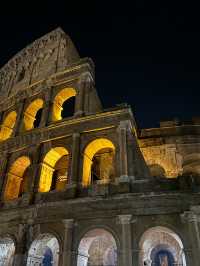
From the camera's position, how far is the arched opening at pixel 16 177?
14641mm

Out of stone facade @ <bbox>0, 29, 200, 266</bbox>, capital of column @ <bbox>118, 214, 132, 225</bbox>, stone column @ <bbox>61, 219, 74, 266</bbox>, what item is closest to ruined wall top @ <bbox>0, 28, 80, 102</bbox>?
stone facade @ <bbox>0, 29, 200, 266</bbox>

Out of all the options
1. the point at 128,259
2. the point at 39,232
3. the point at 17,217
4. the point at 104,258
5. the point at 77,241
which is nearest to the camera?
the point at 128,259

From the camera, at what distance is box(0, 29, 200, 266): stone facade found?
1047 centimetres

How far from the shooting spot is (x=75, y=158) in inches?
508

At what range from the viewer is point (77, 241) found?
10.9 metres

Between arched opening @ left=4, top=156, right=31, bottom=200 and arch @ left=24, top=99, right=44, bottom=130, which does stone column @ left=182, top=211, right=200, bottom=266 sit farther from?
arch @ left=24, top=99, right=44, bottom=130

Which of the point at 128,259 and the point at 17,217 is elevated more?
the point at 17,217

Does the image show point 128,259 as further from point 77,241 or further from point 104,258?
point 104,258

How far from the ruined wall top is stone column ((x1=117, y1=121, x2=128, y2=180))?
21.1ft

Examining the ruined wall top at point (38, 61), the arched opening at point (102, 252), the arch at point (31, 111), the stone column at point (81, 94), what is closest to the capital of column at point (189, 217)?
the arched opening at point (102, 252)

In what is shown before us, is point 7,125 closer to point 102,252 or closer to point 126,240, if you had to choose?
point 102,252

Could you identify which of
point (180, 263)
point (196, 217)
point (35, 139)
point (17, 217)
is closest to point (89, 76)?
point (35, 139)

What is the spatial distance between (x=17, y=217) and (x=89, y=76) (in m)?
8.39

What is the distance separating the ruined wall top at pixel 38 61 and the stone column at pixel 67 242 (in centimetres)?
954
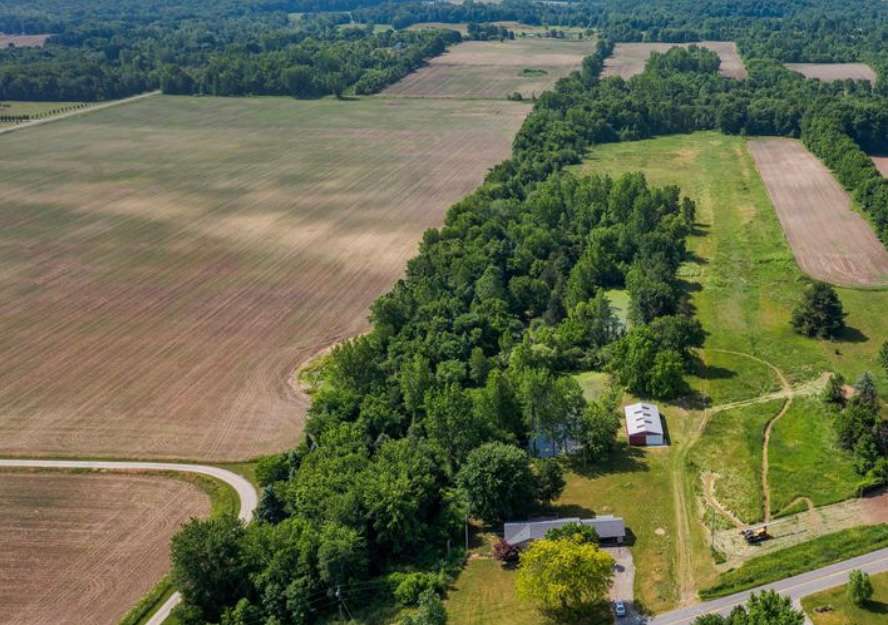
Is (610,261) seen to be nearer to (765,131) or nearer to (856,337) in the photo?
(856,337)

····················

## [WRITTEN PROBLEM]
Restate each of the entries above word for word and skip every image.

## [RESULT OF THE EXERCISE]
From the camera's position, how far is the arched opening at pixel 16 177?
14641mm

Out of stone facade @ <bbox>0, 29, 200, 266</bbox>, capital of column @ <bbox>118, 214, 132, 225</bbox>, stone column @ <bbox>61, 219, 74, 266</bbox>, what item is closest to ruined wall top @ <bbox>0, 28, 80, 102</bbox>?
stone facade @ <bbox>0, 29, 200, 266</bbox>

Out of all the options
1. the point at 128,259
2. the point at 39,232
3. the point at 17,217
4. the point at 104,258
5. the point at 77,241
which is nearest to the camera?
the point at 128,259

From the camera, at what distance is box(0, 29, 200, 266): stone facade found?
1047 centimetres

How far from the shooting spot is (x=75, y=158) in inches?
508

At what range from the viewer is point (77, 241) found?
10.9 metres

Between arched opening @ left=4, top=156, right=31, bottom=200 and arch @ left=24, top=99, right=44, bottom=130, which does stone column @ left=182, top=211, right=200, bottom=266 sit farther from?
arch @ left=24, top=99, right=44, bottom=130

Which of the point at 128,259 and the point at 17,217 is elevated more?
the point at 17,217

Does the image show point 128,259 as further from point 77,241 or further from point 104,258?
point 104,258

How far from the ruined wall top is stone column ((x1=117, y1=121, x2=128, y2=180))?
21.1ft

Examining the ruined wall top at point (38, 61), the arched opening at point (102, 252), the arch at point (31, 111), the stone column at point (81, 94), what is closest to the capital of column at point (189, 217)?
the arched opening at point (102, 252)

In what is shown before us, is point 7,125 closer to point 102,252 or closer to point 126,240, if you had to choose?
point 102,252

Could you identify which of
point (180, 263)
point (196, 217)
point (35, 139)
point (17, 217)
is closest to point (89, 76)?
point (35, 139)

What is the spatial distance between (x=17, y=217) and (x=89, y=76) (in m)?
8.39

What is the distance separating the ruined wall top at pixel 38 61 and the stone column at pixel 67 242 (in centimetres)?
954
Is (610,261) seen to be nearer to (765,131) or nearer to (856,337) in the photo?
(856,337)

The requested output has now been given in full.